Yep, how to use a PowerBook LCD for anything other than running off the the controller on that particular LCD's connector...
I'm not sure what you're hoping for here, Trash. The part in question from the TAM is just an early (and clunky) implementation of exactly what the answer to that question has always been, IE, you need a VGA->to->LCD converter board, usually called a "controller". It does exactly what those $40-off-eBay-from-China controller boards do except it's designed around the quirks of a particular mid-nineties LCD (rather than configurable for any arbitrary number of LCDs) and undoubtedly requires umpteen-times the components and board real estate to do the job.
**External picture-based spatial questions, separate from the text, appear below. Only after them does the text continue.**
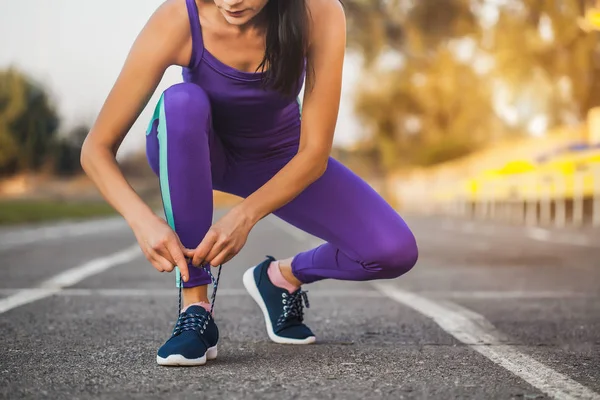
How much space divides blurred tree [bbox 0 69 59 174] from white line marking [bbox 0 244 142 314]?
108ft

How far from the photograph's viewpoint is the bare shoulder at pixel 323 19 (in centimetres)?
291

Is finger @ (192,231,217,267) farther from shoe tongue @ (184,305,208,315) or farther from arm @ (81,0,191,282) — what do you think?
shoe tongue @ (184,305,208,315)

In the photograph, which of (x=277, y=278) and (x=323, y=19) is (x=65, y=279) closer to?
(x=277, y=278)

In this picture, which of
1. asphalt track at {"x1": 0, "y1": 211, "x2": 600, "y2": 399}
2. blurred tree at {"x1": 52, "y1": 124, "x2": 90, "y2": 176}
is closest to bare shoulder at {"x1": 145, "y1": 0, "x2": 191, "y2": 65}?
asphalt track at {"x1": 0, "y1": 211, "x2": 600, "y2": 399}

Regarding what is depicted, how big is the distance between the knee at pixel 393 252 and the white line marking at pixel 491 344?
377 mm

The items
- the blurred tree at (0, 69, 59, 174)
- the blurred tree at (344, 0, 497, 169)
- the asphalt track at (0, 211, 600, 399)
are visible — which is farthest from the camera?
the blurred tree at (0, 69, 59, 174)

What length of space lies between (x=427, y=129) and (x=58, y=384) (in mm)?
41839

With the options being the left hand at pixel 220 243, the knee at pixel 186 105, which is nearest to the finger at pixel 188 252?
the left hand at pixel 220 243

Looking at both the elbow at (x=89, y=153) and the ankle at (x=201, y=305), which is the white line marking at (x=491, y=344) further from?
the elbow at (x=89, y=153)

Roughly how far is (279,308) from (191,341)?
785mm

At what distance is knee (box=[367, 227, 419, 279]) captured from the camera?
323cm

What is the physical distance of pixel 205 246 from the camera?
262cm

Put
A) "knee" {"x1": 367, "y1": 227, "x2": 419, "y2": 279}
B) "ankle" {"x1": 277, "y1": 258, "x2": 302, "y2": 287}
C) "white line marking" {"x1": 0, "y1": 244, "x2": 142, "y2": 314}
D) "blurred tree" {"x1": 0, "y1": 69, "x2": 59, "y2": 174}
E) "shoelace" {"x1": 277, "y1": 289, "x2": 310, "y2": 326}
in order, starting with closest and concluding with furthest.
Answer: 1. "knee" {"x1": 367, "y1": 227, "x2": 419, "y2": 279}
2. "shoelace" {"x1": 277, "y1": 289, "x2": 310, "y2": 326}
3. "ankle" {"x1": 277, "y1": 258, "x2": 302, "y2": 287}
4. "white line marking" {"x1": 0, "y1": 244, "x2": 142, "y2": 314}
5. "blurred tree" {"x1": 0, "y1": 69, "x2": 59, "y2": 174}

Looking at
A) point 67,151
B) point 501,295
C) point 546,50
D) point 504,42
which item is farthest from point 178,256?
point 67,151
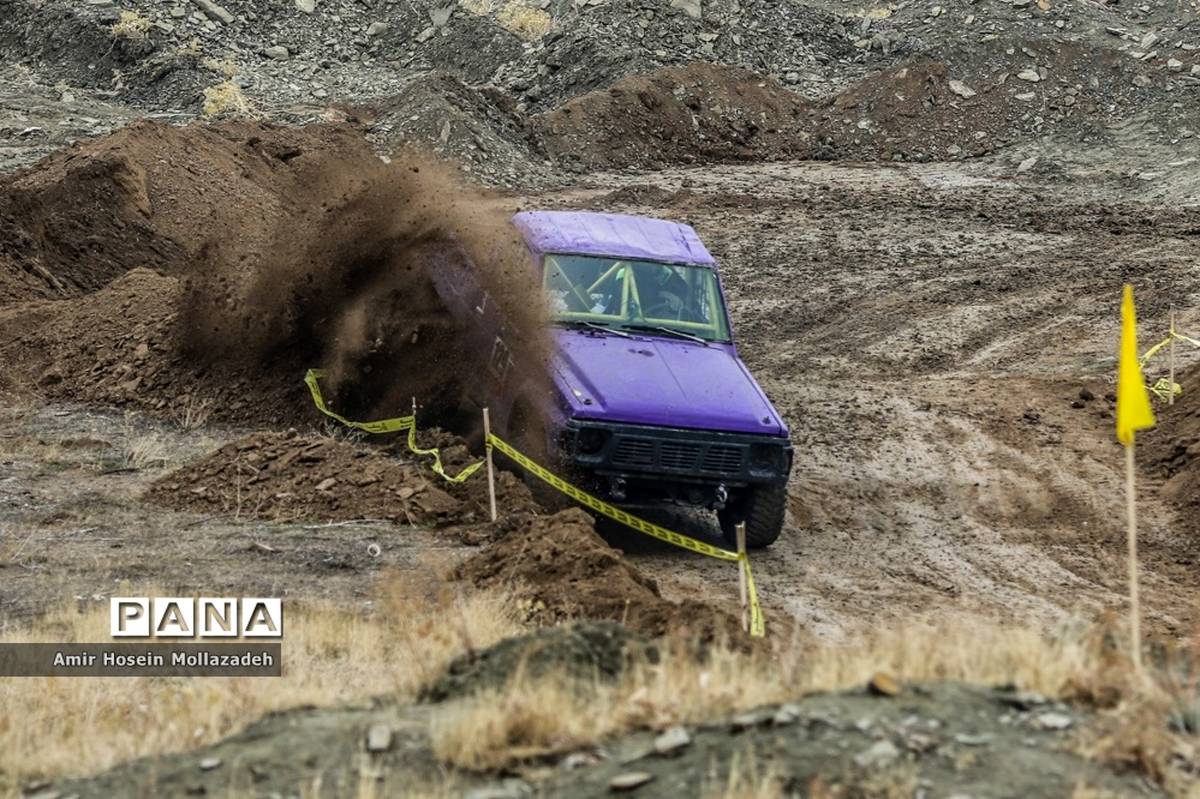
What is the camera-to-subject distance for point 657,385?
12789 millimetres

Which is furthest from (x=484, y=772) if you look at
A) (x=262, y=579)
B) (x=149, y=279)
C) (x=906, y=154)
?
(x=906, y=154)

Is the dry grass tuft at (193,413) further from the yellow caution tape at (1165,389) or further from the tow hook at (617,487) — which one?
the yellow caution tape at (1165,389)

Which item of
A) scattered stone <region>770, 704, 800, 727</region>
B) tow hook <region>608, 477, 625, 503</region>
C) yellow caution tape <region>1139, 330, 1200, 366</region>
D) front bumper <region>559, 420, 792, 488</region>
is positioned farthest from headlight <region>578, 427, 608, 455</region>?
yellow caution tape <region>1139, 330, 1200, 366</region>

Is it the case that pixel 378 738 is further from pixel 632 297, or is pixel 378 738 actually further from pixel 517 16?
pixel 517 16

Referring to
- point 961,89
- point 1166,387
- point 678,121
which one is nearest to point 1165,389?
point 1166,387

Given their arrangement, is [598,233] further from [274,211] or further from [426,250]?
[274,211]

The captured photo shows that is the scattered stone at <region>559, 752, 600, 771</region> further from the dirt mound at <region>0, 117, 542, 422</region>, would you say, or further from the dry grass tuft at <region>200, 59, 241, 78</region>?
the dry grass tuft at <region>200, 59, 241, 78</region>

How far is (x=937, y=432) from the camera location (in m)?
17.3

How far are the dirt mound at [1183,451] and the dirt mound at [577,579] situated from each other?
567 cm

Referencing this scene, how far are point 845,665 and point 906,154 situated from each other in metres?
27.2

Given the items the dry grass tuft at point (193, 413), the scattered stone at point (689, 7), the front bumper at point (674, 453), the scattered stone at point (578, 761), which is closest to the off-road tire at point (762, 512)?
the front bumper at point (674, 453)

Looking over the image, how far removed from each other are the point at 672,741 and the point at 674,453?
589 centimetres

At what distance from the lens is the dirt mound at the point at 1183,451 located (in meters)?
15.1

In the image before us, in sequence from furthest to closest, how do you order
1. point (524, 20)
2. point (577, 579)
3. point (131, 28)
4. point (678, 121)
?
1. point (524, 20)
2. point (131, 28)
3. point (678, 121)
4. point (577, 579)
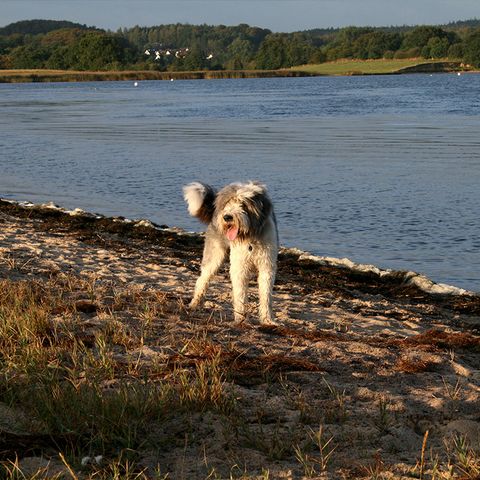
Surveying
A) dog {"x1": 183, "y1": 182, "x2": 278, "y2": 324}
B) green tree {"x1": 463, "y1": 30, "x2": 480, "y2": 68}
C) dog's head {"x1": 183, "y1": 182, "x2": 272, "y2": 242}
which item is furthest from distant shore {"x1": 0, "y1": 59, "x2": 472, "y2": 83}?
dog's head {"x1": 183, "y1": 182, "x2": 272, "y2": 242}

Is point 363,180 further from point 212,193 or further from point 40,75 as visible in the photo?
point 40,75

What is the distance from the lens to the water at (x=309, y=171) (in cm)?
1385

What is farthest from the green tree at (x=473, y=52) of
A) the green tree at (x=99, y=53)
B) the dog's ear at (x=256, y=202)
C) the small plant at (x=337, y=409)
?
the small plant at (x=337, y=409)

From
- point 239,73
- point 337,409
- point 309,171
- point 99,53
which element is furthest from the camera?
point 99,53

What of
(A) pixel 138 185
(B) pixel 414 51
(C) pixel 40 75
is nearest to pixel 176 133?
(A) pixel 138 185

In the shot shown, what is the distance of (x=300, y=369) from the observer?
5734 mm

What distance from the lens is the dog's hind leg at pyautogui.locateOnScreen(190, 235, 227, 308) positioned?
7.61m

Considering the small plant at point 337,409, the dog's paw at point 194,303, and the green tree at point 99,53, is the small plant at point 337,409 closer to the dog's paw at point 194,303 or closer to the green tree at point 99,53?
the dog's paw at point 194,303

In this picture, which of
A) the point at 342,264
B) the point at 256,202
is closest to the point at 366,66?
the point at 342,264

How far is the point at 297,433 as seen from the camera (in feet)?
15.1

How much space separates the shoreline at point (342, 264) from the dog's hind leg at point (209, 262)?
3.53m

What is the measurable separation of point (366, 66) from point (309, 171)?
11553cm

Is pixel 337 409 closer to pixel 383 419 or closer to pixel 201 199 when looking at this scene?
pixel 383 419

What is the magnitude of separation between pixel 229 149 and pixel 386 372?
69.6ft
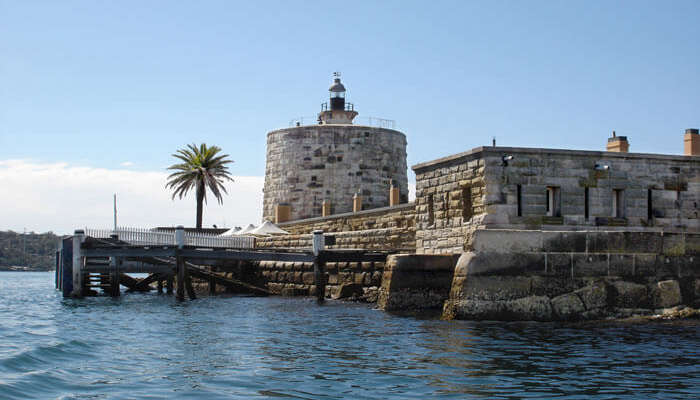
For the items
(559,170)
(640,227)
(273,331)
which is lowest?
(273,331)

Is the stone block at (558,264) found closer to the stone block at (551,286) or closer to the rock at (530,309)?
the stone block at (551,286)

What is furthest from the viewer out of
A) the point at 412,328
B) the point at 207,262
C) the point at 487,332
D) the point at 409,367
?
the point at 207,262

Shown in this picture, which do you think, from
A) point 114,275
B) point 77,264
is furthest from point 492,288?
point 114,275

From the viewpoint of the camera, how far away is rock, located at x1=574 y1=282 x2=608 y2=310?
16812 millimetres

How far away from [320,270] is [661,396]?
53.0 feet

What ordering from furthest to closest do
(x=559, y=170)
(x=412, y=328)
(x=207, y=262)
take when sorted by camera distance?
(x=207, y=262), (x=559, y=170), (x=412, y=328)

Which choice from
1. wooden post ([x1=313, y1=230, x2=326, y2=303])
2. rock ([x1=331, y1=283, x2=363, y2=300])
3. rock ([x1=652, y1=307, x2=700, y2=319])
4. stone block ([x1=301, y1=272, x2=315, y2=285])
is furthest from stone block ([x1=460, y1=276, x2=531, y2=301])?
stone block ([x1=301, y1=272, x2=315, y2=285])

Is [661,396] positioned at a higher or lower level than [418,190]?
lower

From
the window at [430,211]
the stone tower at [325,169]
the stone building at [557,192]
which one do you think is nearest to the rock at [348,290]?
the stone building at [557,192]

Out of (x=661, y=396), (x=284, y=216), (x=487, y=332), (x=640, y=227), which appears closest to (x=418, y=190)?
(x=640, y=227)

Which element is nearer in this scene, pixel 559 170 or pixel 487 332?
pixel 487 332

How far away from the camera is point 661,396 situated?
10.1 m

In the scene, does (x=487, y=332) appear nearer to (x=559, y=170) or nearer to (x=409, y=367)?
(x=409, y=367)

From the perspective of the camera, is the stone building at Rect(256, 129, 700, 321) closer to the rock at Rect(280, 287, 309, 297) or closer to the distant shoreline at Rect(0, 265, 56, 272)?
the rock at Rect(280, 287, 309, 297)
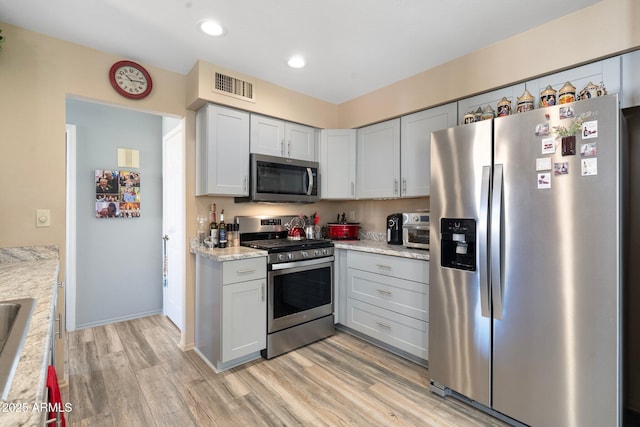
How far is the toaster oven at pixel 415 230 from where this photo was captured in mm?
2625

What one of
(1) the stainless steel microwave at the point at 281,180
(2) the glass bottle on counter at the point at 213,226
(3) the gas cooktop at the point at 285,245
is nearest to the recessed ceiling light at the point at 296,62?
(1) the stainless steel microwave at the point at 281,180

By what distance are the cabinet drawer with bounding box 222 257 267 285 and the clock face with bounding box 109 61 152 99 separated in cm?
160

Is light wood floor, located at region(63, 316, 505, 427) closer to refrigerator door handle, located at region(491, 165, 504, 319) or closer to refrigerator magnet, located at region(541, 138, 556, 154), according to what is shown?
refrigerator door handle, located at region(491, 165, 504, 319)

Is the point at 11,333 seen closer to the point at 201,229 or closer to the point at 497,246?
the point at 201,229

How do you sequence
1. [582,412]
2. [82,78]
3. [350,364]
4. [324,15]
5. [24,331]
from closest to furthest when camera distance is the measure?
[24,331] → [582,412] → [324,15] → [82,78] → [350,364]

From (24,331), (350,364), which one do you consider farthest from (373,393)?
(24,331)

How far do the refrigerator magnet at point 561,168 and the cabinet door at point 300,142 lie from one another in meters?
2.27

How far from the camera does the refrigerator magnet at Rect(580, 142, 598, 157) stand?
4.94 ft

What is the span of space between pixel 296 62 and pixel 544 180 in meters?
2.04

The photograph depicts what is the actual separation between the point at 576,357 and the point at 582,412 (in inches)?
10.8

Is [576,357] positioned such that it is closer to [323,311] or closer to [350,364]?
[350,364]

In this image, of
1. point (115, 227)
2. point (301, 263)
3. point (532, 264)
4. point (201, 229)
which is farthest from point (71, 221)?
point (532, 264)

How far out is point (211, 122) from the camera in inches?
104

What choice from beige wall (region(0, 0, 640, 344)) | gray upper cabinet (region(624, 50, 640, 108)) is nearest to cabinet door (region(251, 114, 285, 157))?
beige wall (region(0, 0, 640, 344))
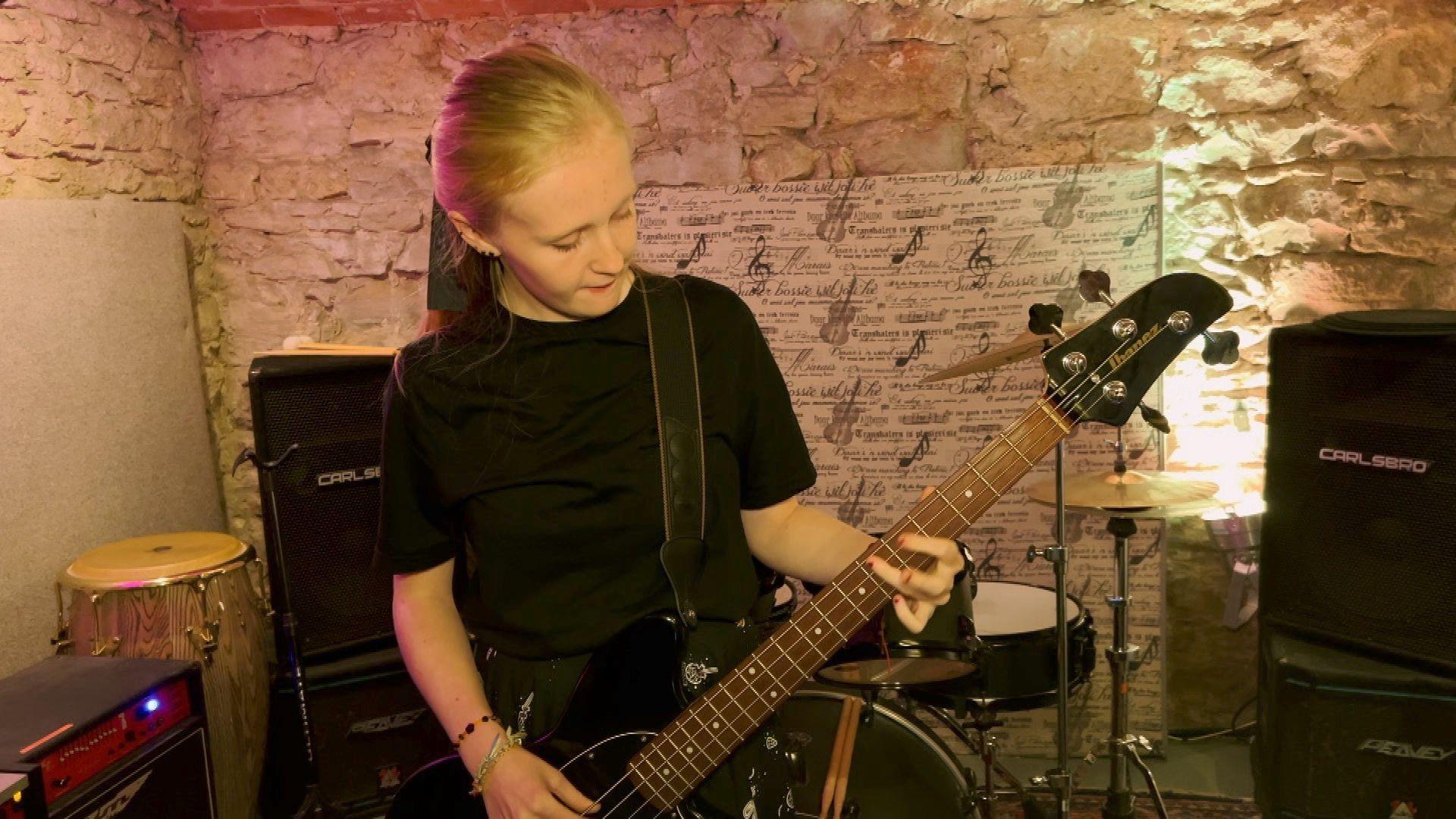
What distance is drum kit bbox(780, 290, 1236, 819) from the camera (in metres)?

If your idea is that it's somehow simple enough (due to its age) for a hobbyist to "clone" out of household materials on his workbench, well, I doubt it. Not having seen the board in question I'd venture that at the very least it uses an oddball unobtanium surface-mount ASIC or two. And here's the really salient point about "homebuilding" an LCD controller: Even lowly bog-standard VGA, 640x480@60hz, has a pixel clock of about 25Mhz. Go up to 800x600 you're looking at 40Mhz. XGA, 65Mhz. At its very simplest the heart of an LCD controller is three analog-to-digital converters which, again, need to run at *at least* 25Mhz and more practically *much* faster. (And of course on a "real" implementation the ADCs are just one step.) Designing something that performs well at speeds like that is *not trivial*, and it's highly unlikely you'll undercut the cost of "$40 from China" building it at home even if you're capable of doing it.
But, hey, if you really want to try the mountain is there waiting to be climbed. All above said it probably *can* be done in an appropriate FPGA, but... again, what would that have to do with the TAM board?
Kind of like changing the startup sounds and icons in the Mac's ROM . . .
Conflating the degree-of-difficulty level of burning a custom ROM with that of a from-scratch high-speed analog/digital conversion board construction project is a little... silly. (I'm not trivializing the level of work that went into figuring out what needed to be "hacked" in the Macintosh ROM by saying this, but when it comes to physical implementation burning a ROM is a lot simpler than building an LCD controller.)